In vitro-in vivo Extrapolation Factors
In vitro-in vivo extrapolation factors are critical physiological parameters that are used in PBPK modelling to scale in vitro data to human. Microsomal proteins per gram liver (MPPGL), hepatocytes per gram liver (HPGL), or homogenate proteins per gram liver (HomPPGL) are essential hepatic scaling factors needed to extrapolate human clearance. Unfortunately, no information on how obesity affects these scaling factors is available in literature. It is known that BMI is strongly correlated with fatty liver infiltration, a medical condition called steatosis that can vary from simple non-alcoholic fatty liver disease (NAFLD) without inflammation to non-alcoholic steatohepatitis (NASH) with active hepatic inflammation [64–67]. Considering that in obese subjects a substantial part of the liver is only accumulated fat and therefore not all the liver volume is metabolically active, using MPPGL, HPGL and HomPPGL values derived from biopsies of healthy-weight individuals could result in an overprediction of clearance. Sinha et al. proposed scaling in vitro clearance values using only the volume of metabolic active liver, also called lean liver volume (LLV) [68, 69]. We applied the same approach and calculated the LLV by subtracting from the predicted liver volume the fat fraction, which was derived from the correlation plot between liver volume and fat content reported in the study by Hedderich et al. [52].
Hepatic Enzyme and Transporter Activity
Only a few studies describing the cytochrome P450 (CYP) enzyme abundance and activity in obese subjects were available in the literature. Two studies looked at the impact of obesity on CYP3A4 expression and found that both BMI and liver fat content have a negative impact on enzyme abundance, leading to lower levels in both liver and intestine [70, 71]. Krogstad et al. investigated the ex vivo activities of several CYP enzymes using biopsies obtained from patients with a wide range of body weights. The authors found that only hepatic CYP3A activity was significantly negatively correlated to body weight, while CYP2B6, CYP2C8, CYP2D6, CYP2C9, CYP2C19 and CYP1A2 activities were not [72]. The decrease in CYP3A4 abundance was obtained from the slope of the correlation plot between BMI and CYP3A4 expression published by Ulvestad et al. [70].
Clinical studies showed that clearance of CYP2E1 substrates is higher in the obese, however it is unclear which parameter is driving this pharmacokinetic change as activity or expression data are lacking [73, 74].
Some uridine 5′-diphosphate-glucuronosyltranferases (UGT) substrates, such as acetaminophen, oxazepam and lorazepam, have been studied in vivo and the results of the clinical trials show a higher clearance in obese compared with non-obese individuals [75]. These findings are in agreement with ex vivo UGT expression values in mouse [76], however in vitro data showing a positive correlation between body weight and UGT protein abundance in humans are missing.

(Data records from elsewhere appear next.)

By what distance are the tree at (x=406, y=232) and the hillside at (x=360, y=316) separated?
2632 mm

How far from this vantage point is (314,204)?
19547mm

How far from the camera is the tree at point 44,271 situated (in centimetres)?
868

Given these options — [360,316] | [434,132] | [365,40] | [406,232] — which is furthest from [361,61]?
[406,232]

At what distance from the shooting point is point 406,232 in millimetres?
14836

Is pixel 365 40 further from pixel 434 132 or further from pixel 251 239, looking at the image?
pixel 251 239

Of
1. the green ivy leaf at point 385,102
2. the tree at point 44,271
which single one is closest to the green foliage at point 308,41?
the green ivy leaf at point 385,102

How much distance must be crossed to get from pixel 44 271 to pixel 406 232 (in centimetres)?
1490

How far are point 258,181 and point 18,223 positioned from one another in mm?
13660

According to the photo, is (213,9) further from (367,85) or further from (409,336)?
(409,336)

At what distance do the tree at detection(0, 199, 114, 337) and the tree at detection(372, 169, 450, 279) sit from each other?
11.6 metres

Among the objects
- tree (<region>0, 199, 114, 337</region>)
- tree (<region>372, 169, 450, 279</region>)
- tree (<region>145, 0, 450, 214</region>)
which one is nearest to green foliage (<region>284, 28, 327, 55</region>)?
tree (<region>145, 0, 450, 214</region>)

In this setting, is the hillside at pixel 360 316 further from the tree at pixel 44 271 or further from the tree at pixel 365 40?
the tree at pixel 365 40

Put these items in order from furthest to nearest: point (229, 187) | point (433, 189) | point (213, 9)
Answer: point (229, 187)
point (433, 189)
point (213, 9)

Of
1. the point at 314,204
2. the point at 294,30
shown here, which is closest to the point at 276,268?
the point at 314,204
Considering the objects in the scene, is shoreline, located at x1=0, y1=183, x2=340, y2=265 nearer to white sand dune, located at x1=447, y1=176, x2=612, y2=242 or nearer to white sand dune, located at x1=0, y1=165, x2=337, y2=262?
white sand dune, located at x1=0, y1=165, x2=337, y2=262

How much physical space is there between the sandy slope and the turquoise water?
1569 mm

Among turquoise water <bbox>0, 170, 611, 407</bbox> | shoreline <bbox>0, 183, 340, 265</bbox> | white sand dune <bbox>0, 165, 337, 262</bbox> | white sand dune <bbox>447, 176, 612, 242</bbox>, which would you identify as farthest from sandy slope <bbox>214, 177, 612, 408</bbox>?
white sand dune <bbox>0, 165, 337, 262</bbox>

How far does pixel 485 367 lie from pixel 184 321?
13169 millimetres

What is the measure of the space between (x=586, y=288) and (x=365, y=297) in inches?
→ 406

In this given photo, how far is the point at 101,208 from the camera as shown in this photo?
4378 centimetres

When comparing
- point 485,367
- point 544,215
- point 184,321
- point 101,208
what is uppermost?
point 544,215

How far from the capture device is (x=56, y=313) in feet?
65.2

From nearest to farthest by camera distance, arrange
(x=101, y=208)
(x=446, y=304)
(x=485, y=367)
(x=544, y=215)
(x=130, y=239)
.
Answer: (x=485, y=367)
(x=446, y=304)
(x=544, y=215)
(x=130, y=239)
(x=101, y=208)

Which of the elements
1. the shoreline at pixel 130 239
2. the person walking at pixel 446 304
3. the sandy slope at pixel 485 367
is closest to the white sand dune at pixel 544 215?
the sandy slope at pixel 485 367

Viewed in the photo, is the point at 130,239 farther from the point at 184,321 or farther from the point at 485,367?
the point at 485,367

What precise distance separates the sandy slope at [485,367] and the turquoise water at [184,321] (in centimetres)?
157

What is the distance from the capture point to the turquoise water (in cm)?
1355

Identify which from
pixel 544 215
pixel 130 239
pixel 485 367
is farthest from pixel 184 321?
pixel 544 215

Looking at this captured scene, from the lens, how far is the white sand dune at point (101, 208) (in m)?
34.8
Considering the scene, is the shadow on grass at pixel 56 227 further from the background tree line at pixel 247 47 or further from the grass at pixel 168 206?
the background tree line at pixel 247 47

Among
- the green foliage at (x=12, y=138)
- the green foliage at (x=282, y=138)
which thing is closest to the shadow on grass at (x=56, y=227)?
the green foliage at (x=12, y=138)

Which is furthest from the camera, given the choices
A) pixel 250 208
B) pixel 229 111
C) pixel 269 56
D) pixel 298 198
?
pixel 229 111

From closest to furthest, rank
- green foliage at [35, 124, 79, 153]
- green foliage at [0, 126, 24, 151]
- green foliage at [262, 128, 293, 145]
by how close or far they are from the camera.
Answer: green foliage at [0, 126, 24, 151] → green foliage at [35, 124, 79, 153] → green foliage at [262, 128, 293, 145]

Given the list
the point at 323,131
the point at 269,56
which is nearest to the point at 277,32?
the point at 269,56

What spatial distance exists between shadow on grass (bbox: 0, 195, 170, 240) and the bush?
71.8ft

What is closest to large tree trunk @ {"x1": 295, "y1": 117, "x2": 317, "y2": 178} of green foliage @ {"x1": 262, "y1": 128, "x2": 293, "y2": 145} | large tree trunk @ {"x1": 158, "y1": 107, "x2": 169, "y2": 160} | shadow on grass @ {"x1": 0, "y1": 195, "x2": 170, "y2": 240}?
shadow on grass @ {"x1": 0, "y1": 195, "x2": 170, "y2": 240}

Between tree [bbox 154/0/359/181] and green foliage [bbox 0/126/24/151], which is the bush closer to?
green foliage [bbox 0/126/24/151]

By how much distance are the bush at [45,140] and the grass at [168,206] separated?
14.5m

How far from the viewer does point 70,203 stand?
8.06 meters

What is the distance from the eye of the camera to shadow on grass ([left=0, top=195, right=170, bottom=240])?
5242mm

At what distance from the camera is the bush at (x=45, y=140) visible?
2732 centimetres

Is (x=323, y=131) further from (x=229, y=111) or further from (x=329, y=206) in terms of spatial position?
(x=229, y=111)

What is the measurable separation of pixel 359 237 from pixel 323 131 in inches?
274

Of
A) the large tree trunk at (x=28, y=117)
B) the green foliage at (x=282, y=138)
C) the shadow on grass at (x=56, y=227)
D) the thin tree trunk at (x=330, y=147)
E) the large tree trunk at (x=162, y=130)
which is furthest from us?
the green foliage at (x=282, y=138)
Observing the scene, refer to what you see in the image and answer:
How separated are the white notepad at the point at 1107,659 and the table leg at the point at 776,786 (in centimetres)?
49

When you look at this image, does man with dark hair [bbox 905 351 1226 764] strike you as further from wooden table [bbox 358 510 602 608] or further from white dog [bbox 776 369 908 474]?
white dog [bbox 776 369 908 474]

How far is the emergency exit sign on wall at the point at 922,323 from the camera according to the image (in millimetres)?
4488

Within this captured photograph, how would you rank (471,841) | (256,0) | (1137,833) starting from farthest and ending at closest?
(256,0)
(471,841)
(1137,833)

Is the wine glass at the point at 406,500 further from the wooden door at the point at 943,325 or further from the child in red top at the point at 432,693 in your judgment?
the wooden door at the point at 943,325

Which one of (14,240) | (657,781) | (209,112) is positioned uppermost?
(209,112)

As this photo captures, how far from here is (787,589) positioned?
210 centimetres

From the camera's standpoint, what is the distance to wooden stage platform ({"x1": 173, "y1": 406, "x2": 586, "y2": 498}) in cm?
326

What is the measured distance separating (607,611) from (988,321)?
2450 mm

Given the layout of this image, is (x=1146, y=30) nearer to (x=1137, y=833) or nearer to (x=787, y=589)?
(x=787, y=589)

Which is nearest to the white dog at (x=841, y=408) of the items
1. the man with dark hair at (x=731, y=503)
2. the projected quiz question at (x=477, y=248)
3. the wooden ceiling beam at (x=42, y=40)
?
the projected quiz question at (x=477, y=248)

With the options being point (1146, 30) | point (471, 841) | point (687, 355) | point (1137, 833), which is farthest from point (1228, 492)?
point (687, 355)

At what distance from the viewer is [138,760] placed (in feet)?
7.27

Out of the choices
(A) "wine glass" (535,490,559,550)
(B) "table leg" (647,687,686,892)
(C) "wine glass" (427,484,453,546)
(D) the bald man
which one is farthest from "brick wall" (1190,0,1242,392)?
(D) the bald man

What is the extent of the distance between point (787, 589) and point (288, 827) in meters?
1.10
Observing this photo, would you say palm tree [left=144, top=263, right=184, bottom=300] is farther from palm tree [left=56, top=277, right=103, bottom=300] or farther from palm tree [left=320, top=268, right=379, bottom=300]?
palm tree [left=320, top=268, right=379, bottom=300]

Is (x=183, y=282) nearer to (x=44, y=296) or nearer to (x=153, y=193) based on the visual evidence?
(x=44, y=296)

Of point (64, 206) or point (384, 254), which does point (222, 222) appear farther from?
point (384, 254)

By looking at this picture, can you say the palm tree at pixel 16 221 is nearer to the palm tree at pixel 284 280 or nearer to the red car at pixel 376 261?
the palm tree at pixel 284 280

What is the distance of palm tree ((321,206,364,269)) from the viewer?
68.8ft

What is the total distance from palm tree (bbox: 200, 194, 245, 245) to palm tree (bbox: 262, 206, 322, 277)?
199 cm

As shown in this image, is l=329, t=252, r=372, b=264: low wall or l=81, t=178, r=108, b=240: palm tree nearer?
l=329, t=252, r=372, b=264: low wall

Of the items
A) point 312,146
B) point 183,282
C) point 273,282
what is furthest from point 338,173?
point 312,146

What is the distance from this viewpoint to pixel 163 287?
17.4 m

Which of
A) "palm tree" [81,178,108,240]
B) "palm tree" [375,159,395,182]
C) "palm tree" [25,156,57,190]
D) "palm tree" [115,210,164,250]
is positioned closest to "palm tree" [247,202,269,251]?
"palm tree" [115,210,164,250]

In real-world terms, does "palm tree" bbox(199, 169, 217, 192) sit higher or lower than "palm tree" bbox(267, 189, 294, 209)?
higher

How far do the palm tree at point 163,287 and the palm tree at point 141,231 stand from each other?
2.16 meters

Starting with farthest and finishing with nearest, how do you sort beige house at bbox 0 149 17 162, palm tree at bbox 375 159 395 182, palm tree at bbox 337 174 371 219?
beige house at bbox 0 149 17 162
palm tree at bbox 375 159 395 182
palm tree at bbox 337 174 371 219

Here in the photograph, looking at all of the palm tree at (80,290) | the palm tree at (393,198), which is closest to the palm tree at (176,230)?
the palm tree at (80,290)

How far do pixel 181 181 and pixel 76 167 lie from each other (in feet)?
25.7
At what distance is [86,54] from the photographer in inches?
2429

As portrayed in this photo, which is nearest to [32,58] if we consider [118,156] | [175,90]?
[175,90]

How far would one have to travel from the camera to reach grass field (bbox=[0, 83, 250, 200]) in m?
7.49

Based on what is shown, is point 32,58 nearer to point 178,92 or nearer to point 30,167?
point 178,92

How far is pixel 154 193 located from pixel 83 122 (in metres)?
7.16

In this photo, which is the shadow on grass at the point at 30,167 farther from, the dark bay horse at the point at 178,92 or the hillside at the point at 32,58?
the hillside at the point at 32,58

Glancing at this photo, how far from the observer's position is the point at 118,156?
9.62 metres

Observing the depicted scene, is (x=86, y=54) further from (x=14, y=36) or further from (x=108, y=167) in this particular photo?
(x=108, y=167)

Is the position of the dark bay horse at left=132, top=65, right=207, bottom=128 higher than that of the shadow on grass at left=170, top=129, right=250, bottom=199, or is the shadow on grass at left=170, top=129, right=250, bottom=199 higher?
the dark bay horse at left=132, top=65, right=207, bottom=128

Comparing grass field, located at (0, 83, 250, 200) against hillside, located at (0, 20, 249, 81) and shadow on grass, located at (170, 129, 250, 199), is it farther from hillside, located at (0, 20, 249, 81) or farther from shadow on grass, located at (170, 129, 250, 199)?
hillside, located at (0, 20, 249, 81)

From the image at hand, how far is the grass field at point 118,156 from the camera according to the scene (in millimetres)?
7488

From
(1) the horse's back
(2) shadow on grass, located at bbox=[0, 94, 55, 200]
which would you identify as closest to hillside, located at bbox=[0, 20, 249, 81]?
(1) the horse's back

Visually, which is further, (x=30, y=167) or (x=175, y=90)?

One study examined the effect of obesity on human hepatic uptake transporters. Organic anion transporting polypeptides (OATP) 1B1, OATP1B3 and OATP2B1, as well as the sodium-dependent uptake transporter, were studied in a cohort of individuals with different body weights and only the abundance of OATP1B1 was found to decrease with body weight, while the others remained unchanged [77].
Kidney
Kidney Weight
The kidney weight equation was derived using data from 1451 subjects collected from six studies [9, 10, 45, 47, 78, 79], and validated against an additional dataset of 168 subjects (Fig. 4a) [11, 48, 49]. Overall, kidney weight increased in both sexes by 17.5% per every 10 BMI bands, up to a BMI of 35 kg/m2, after which the increase was about 8%.
Kidney Blood Flow
Obesity does alter renal function. While organ weight increases across BMI values, the number of glomeruli does not, leading to greater glomerular size and planar surface area. These structural changes occur together with haemodynamic alterations such as higher plasma blood flow and GFR [80]. Based on the data collected from 18 studies describing the changes in renal blood flow [15, 58, 59, 61, 62, 81–93], we found that absolute kidney blood flow positively correlates with BMI (Fig. 4b), while blood flow relative to cardiac output remains constant at around 20% in males and 18.5% in females.
Glomerular Filtration Rate
The GFR is an important parameter with a key role for the passive elimination of drugs. GFR can be calculated using creatinine-based equations, such as the Cockcroft–Gault formula or the Modification of Diet in Renal Disease (MDRD) equation, but their predictivity is biased in the obese due to higher urine creatinine excretion [94]. For this reason, only data derived using Tc-DTPA and 125I-iothalamate were considered for both the development [15] and validation datasets [95, 96]. In healthy-weight male and female individuals, GFR was found to be 119 and 107 mL/min, respectively, increasing up to 145 and 130 mL/min, respectively, in obese individuals, and reaching 166 and 145 mL/min, respectively, in the morbidly obese (Fig. 4c).
Blood
Blood Weight
Obesity is linked to an increase in lean body weight and adipose tissue weight, which translates into higher metabolic demand, resulting in greater blood volume (Fig. 5a) [97]. Even if the absolute blood volume is higher in obese subjects, the ratio between blood volume and body weight does not remain constant but decreases. This is explained by the fact that adipose tissue is not highly perfused and therefore requires less blood than the lean mass. Analysis of the blood volume data compiled from the literature [61, 98–105] resulted in a positive correlation with total body weight, with morbidly obese patients with a BMI of 60 kg/m2 having twice the amount of blood compared with a lean subject with a BMI of 20 kg/m2. Additionally, in agreement with previous observations, we found that the increase in blood weight became less prominent at higher adipose tissue percentages [104].
Haematocrit
Haematocrit was evaluated using a dataset of 764 individuals, with the analysis resulting in sex being the only significant covariate [84, 98–102, 106–108]. Males had a mean haematocrit of 0.45, while females had a mean haematocrit of 0.41.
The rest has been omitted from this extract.